**Records supplied:**
:::

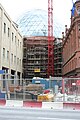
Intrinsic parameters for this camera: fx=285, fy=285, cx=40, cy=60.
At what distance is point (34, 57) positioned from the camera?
95.6 meters

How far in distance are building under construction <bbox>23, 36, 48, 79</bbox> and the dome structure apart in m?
19.1

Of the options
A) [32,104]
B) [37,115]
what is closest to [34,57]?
[32,104]

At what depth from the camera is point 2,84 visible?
29.0 metres

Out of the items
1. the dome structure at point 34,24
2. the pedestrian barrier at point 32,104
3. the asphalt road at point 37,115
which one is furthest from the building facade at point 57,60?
the asphalt road at point 37,115

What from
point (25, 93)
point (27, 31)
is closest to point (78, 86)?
point (25, 93)

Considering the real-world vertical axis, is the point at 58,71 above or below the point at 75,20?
below

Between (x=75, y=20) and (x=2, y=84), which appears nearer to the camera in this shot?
(x=2, y=84)

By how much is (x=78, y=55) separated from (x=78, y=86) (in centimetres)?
3441

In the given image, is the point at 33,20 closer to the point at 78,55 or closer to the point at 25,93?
the point at 78,55

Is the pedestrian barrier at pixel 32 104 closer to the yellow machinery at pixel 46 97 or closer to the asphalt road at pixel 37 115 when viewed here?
the yellow machinery at pixel 46 97

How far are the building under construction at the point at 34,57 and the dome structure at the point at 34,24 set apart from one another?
62.8 feet

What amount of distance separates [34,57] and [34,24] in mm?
36320

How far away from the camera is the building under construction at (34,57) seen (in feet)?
304

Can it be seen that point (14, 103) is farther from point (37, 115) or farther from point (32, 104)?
point (37, 115)
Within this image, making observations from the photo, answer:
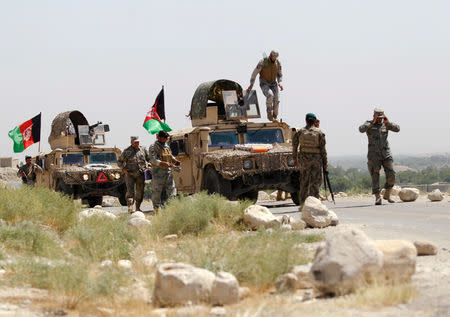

:::

**Set exercise:** Please copy all of the material above word for word, leaving out the pictures.

**Result of this exercise:**
Intrinsic parameters for this camera: fx=285, fy=285, cx=40, cy=60.
At what distance is point (34, 57) positioned from the camera?
95.6 meters

How far in distance are building under construction <bbox>23, 36, 48, 79</bbox> and the dome structure apart in m?
19.1

Of the options
A) [32,104]
B) [37,115]
what is closest to [34,57]?
[32,104]

At what depth from the camera is point 2,84 visible?
29.0 metres

Out of the items
1. the dome structure at point 34,24
2. the pedestrian barrier at point 32,104
3. the asphalt road at point 37,115
which one is furthest from the building facade at point 57,60?
the asphalt road at point 37,115

What from
point (25, 93)
point (27, 31)
is closest to point (78, 86)?
point (25, 93)

Considering the real-world vertical axis, is the point at 58,71 above or below the point at 75,20?
below

Between (x=75, y=20) and (x=2, y=84), which appears nearer to the camera in this shot?
(x=2, y=84)

By how much is (x=78, y=55) separated from (x=78, y=86) (in centimetres)?
3441

In the given image, is the point at 33,20 closer to the point at 78,55 or closer to the point at 25,93?
the point at 78,55

Is the pedestrian barrier at pixel 32 104 closer to the yellow machinery at pixel 46 97 or closer to the asphalt road at pixel 37 115 when viewed here?
the yellow machinery at pixel 46 97

How far are the building under construction at the point at 34,57 and the dome structure at the point at 34,24 set apart from one another?
62.8 feet

What amount of distance separates [34,57] and [34,24] in mm?
36320

How far away from the camera is the building under construction at (34,57) seen (in feet)?
304

Can it be seen that point (14, 103) is farther from point (37, 115) or farther from point (32, 104)?
point (37, 115)
Within this image, making observations from the photo, answer:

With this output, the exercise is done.